**What to work on**
Reproduce all of the records below verbatim, omitting the pictures.

[Records]
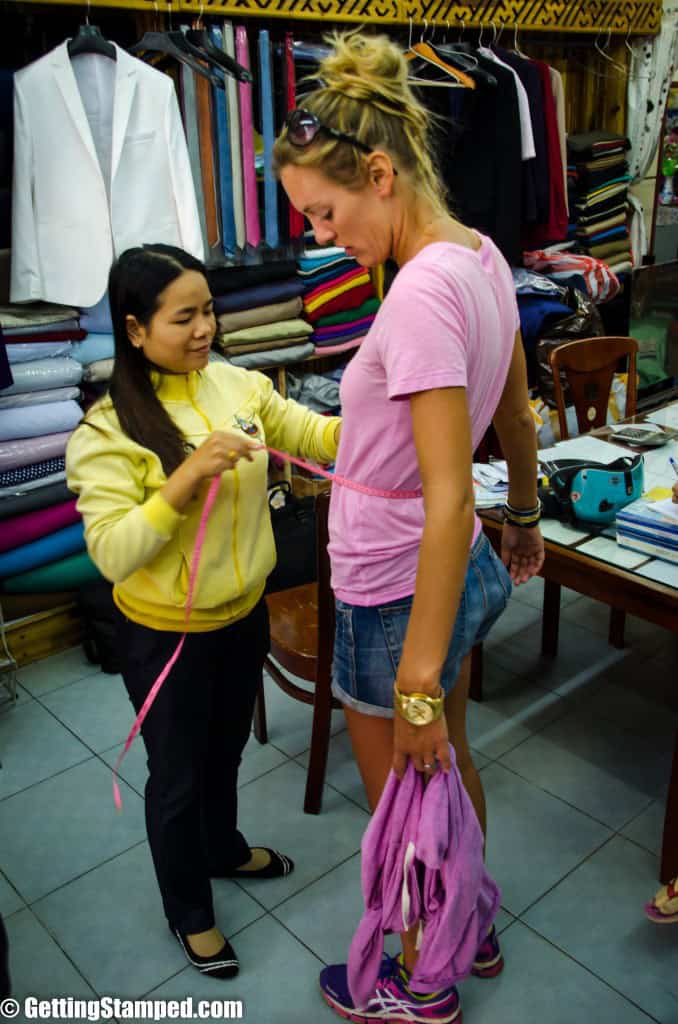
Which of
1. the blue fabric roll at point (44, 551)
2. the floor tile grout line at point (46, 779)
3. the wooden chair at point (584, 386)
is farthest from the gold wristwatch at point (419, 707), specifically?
the blue fabric roll at point (44, 551)

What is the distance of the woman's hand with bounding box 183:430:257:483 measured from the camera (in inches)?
52.8

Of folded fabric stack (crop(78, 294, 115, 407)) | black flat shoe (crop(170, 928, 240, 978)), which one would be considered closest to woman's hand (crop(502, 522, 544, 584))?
black flat shoe (crop(170, 928, 240, 978))

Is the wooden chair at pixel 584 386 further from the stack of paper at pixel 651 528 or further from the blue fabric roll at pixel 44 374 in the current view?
the blue fabric roll at pixel 44 374

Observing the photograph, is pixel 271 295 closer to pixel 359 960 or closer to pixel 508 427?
pixel 508 427

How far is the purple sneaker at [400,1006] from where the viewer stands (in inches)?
61.9

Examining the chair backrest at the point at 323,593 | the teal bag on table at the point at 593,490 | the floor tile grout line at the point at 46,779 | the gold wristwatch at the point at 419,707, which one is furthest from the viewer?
the floor tile grout line at the point at 46,779

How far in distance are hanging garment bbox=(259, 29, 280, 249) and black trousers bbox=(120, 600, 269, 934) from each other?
184cm

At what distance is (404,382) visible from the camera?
1.07m

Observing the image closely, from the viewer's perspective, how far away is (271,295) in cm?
330

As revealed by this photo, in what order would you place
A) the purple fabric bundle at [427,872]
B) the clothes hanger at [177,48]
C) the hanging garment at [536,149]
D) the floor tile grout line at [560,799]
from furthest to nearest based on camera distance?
the hanging garment at [536,149] < the clothes hanger at [177,48] < the floor tile grout line at [560,799] < the purple fabric bundle at [427,872]

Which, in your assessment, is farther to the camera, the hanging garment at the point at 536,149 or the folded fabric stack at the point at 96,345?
the hanging garment at the point at 536,149

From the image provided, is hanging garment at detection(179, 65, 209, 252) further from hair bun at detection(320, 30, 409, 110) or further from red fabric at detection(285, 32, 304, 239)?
hair bun at detection(320, 30, 409, 110)

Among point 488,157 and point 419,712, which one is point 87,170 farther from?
point 419,712

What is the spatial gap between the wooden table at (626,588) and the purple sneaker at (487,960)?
47 centimetres
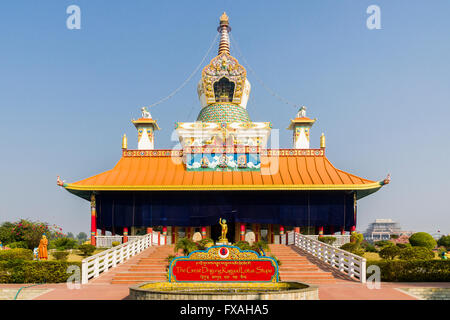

**Written answer**
Which of
1. the blue fabric roll at point (44, 551)
2. the floor tile grout line at point (46, 779)
3. the wooden chair at point (584, 386)
is farthest from the gold wristwatch at point (419, 707), specifically?
the blue fabric roll at point (44, 551)

What is the distance of the woman's hand with bounding box 183:430:257:483 measured from the camera (in inches)?
52.8

Of folded fabric stack (crop(78, 294, 115, 407)) | black flat shoe (crop(170, 928, 240, 978)), which one would be considered closest to woman's hand (crop(502, 522, 544, 584))?
black flat shoe (crop(170, 928, 240, 978))

Is the wooden chair at pixel 584 386 further from the stack of paper at pixel 651 528 or further from the blue fabric roll at pixel 44 374 in the current view?
the blue fabric roll at pixel 44 374

Observing the photograph, is pixel 271 295 closer to pixel 359 960 or closer to pixel 508 427?
pixel 508 427

How far is the purple sneaker at [400,1006] from where the viewer stands (in inches)?
61.9

Examining the chair backrest at the point at 323,593 | the teal bag on table at the point at 593,490 | the floor tile grout line at the point at 46,779 | the gold wristwatch at the point at 419,707, which one is furthest from the viewer?
the floor tile grout line at the point at 46,779

How far in distance are hanging garment bbox=(259, 29, 280, 249) and black trousers bbox=(120, 600, 269, 934) from each other?
184cm

At what distance is (404,382) visible from the camera?
1.07m

Observing the image closely, from the viewer's perspective, how far away is (271,295) in cm?
330

As revealed by this photo, in what order would you place
A) the purple fabric bundle at [427,872]
B) the clothes hanger at [177,48]
C) the hanging garment at [536,149]
D) the floor tile grout line at [560,799]
from furthest to nearest based on camera distance?
the hanging garment at [536,149] < the clothes hanger at [177,48] < the floor tile grout line at [560,799] < the purple fabric bundle at [427,872]

Which, in your assessment, is farther to the camera, the hanging garment at the point at 536,149 or the folded fabric stack at the point at 96,345?
the hanging garment at the point at 536,149

From the image provided, is hanging garment at detection(179, 65, 209, 252) further from hair bun at detection(320, 30, 409, 110) or further from red fabric at detection(285, 32, 304, 239)?
hair bun at detection(320, 30, 409, 110)

Among point 488,157 and point 419,712, which one is point 87,170 farther from?
point 419,712

What is the spatial gap between the wooden table at (626,588) and the purple sneaker at (487,960)?
47 centimetres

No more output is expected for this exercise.